Richard Linklater è uno di quei motivi per cui vale la pena amare il cinema, la vita e tutto. Uno di quei registi con cui vorresti sederti al bancone di un bar e parlare del più e del meno, di cinema sicuramente, ma anche dell’ossessione nei confronti del tempo che passa, della bellezza del passato, quello stesso passato che, nel momento in cui lo vivevamo, ci sembrava poco interessante, di certo non migliore del presente che stiamo vivendo ora (e che invece ricorderemo tra qualche anno come un periodo bellissimo). Ho divagato un po’ e l’introduzione è stata un po’ arzigogolata, ma il concetto è questo: io a Richard Linklater voglio davvero un bene dell’anima. Il suo ultimo film, per argomento e tematiche affrontate, sembra discostarsi leggermente dal tipo di cinema a cui ci aveva abituato, ma in realtà ci sono tantissimi elementi tipici della sua filmografia: l’amicizia, il viaggio (inteso come muoversi insieme da un punto ad un altro, godendosi tutto ciò che si trova nel mezzo), la nostalgia per un periodo lontano, che comprende gli aneddoti, i ricordi, la malinconia di quei tempi in cui, mentre sorridi ricordandoli, ti scappa una lacrima.

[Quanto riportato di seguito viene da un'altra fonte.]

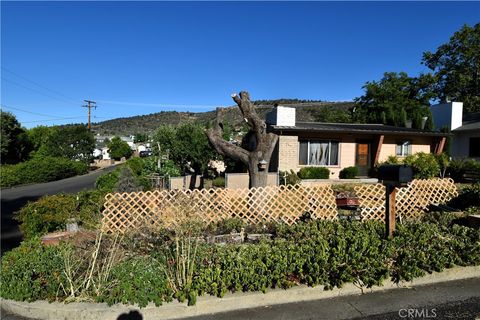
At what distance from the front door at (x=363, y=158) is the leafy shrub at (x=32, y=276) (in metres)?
17.6

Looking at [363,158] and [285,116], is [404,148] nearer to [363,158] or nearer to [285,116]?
[363,158]

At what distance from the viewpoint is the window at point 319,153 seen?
1831cm

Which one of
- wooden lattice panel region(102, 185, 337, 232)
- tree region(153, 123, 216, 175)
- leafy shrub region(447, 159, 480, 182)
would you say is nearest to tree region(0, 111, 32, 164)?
tree region(153, 123, 216, 175)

Trent’anni dopo aver combattutto in Vietnam, l’ex marine Larry Shepherd ritrova i suoi compagni di una volta, lo sfacciato Sal Nealon e il reverendo Richard Mueller. Il motivo del viaggio è convincere i suoi amici di un tempo ad accompagnarlo al funerale di suo figlio, morto in azione durante la guerra in Iraq. Per i tre amici, che non si incontravano ormai da decenni, è l’occasione di ricordare i giorni più orribili e al tempo stesso più indimenticabili delle loro vite. Il tragitto porterà questi tre caratteri, diversi ma al tempo stesso complementari, a riscoprire alcuni aspetti delle loro vite che avevano ormai dimenticato, ma darà anche loro la possibilità di migliorare i giorni che restano.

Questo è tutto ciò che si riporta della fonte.